Unnamed: 0,pfa,year,offence,freq,plot_order,parent
7,Wiltshire,2024,Criminal damage and arson,1,0.0,All other offences
8,Wiltshire,2024,Miscellaneous crimes against society,1,0.0,All other offences
9,Wiltshire,2024,Possession of weapons,1,0.0,All other offences
10,Wiltshire,2024,Summary non-motoring,1,0.0,All other offences
11,Wiltshire,2024,Summary motoring,1,0.0,All other offences
4,Wiltshire,2024,Sexual offences,2,0.0,All other offences
5,Wiltshire,2024,Public order offences,2,0.0,All other offences
2,Wiltshire,2024,Assault of an emergency worker,4,0.0,Violence against the person
3,Wiltshire,2024,Fraud offences,4,0.0,All other offences
12,Wiltshire,2024,All other offences,17,0.0,All offences


## Testing with Plotly

In [67]:
fig = go.Figure(go.Sunburst(
    labels=test_data['offence'],
    parents=test_data['parent'],
    values=test_data['freq'],
    sort=False,
    branchvalues='total',
    texttemplate="%{label} <b>%{percentRoot: .0%}</b>",
    hovertemplate="<b>%{label}</b><br>%{percentParent: .0%} of %{parent}<extra></extra>",
    hoverinfo='label+percent parent',
    insidetextorientation='radial',
    domain_column=0,
    domain_row=0
))

fig.update_layout(margin = dict(t=0, l=0, r=0, b=0))

fig.show()

Great, that's worked.
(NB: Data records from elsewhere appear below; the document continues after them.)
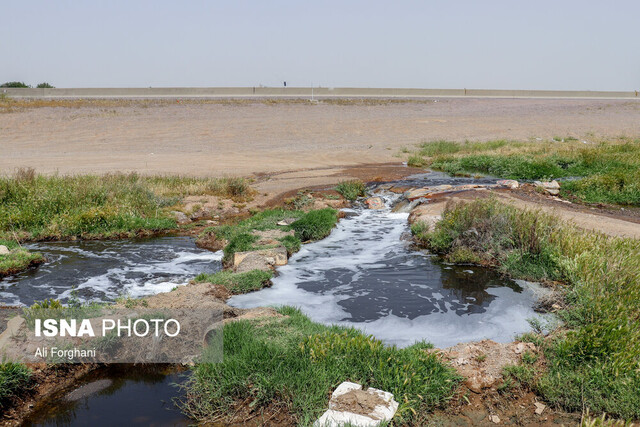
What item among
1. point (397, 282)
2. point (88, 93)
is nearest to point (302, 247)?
point (397, 282)

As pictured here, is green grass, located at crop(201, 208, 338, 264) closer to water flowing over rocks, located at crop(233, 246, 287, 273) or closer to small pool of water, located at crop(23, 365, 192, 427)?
water flowing over rocks, located at crop(233, 246, 287, 273)

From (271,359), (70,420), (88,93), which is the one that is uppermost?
(88,93)

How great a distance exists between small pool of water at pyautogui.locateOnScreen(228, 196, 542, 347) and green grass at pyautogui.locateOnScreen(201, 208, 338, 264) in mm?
433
Now to run `filter_custody_offences.py` to ensure that the data processing steps are correctly implemented and test with the production code in `custody_offences.py`.

## Testing `custody_offences.py`

In [68]:
from src.visualization import custody_offences

In [106]:
custody_offences.test_chart(pfa='Wiltshire')

2025-08-06 13:18:56,964 - INFO - Loaded data from data/processed/PFA_custodial_sentences_by_offence_2024_FINAL.csv


2025-08-06 13:18:56,972 - INFO - Creating filter for highlighted offence groups...
2025-08-06 13:18:56,996 - INFO - Adding chart annotations...
2025-08-06 13:18:57,006 - INFO - Setting source annotation...
2025-08-06 13:18:57,009 - INFO - Annotations added successfully.


In [None]:
custody_offences.test_chart(pfa='Northamptonshire')

2025-08-06 13:44:36,290 - INFO - Loaded data from data/processed/PFA_custodial_sentences_by_offence_2024_FINAL.csv


2025-08-06 13:44:36,305 - INFO - Creating filter for highlighted offence groups...
2025-08-06 13:44:36,334 - INFO - Adding chart annotations...
2025-08-06 13:44:36,341 - INFO - Setting source annotation...
2025-08-06 13:44:36,343 - INFO - Annotations added successfully.
2025-08-06 13:44:36,344 - INFO - Saving chart...
2025-08-06 13:44:39,295 - INFO - Figure saved to reports/figures/custody_offences/Northamptonshire.pdf


In [102]:
test_chart = custody_offences.test_chart()
test_chart

2025-08-06 13:16:03,942 - INFO - Loaded data from data/processed/PFA_custodial_sentences_by_offence_2024_FINAL.csv
2025-08-06 13:16:03,947 - INFO - Creating filter for highlighted offence groups...


2025-08-06 13:16:03,968 - INFO - Adding chart annotations...
2025-08-06 13:16:03,975 - INFO - Setting source annotation...
2025-08-06 13:16:03,977 - INFO - Annotations added successfully.